L'Egypte voisine semble s'adapter à la même rengaine contestataire et l'Algérie s'est écartée depuis longtemps des chemins de velours pour vivre de la senteur de la fumée des pneus brûlés et pour s'accommoder des routes sans issues. Plus loin et plus haut, sur les autoroutes européennes les populations incendient le produit de leur labeur et de leur sueur face à leurs gouvernants qui ne savent plus à quel chat faudrait-il offrir leurs langues usées.

Droit et devoir ont divorcé, incapables de trouver une juste définition de la démocratie, trop lourde à porter et trop encline à ne se justifier que d'une littérature empirique dépassée.

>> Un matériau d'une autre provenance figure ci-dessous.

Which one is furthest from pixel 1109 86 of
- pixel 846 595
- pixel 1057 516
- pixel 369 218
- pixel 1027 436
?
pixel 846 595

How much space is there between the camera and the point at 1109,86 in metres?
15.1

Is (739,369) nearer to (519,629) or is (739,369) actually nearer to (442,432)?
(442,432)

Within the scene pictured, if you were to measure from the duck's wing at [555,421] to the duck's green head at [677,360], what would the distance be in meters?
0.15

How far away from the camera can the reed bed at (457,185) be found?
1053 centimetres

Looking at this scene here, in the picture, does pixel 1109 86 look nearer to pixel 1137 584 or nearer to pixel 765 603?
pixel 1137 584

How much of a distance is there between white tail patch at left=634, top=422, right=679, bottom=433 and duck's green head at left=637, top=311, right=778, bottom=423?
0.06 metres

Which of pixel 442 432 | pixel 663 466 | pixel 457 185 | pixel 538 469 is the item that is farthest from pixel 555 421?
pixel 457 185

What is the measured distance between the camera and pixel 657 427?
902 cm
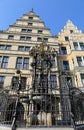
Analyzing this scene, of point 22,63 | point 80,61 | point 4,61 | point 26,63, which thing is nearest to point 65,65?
point 80,61

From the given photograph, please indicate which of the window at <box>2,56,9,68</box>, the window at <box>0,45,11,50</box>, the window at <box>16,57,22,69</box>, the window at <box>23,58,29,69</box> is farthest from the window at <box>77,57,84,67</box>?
the window at <box>0,45,11,50</box>

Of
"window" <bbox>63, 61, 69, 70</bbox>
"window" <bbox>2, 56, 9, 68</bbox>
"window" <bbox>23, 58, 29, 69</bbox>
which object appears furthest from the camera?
"window" <bbox>63, 61, 69, 70</bbox>

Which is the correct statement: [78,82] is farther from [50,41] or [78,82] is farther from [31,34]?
[31,34]

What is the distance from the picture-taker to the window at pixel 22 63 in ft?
61.7

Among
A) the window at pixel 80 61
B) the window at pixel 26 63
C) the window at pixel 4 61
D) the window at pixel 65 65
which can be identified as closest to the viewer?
the window at pixel 4 61

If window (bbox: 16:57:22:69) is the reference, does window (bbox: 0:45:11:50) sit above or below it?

Le monde couve une maladie terrifiante et le paracétamol miroité comme remède s'avère être une bien malheureuse plaisanterie. La colère tunisienne et celle d'ailleurs ne sont pas finies et ce n'est qu'un début qui rappelle les lourds tumultes à travers l'Histoire de l'espèce humaine.

Nous ne nous rendons pas compte, avec l'usure des siècles, que les zombies que nous sommes devenus ont besoin d'une bien autre révolution que celle des rues. Et qu'il s'agit d'habiller autrement et d'abord nos corps, nos cœurs et nos esprits pour être à la hauteur de ce siècle nouveau.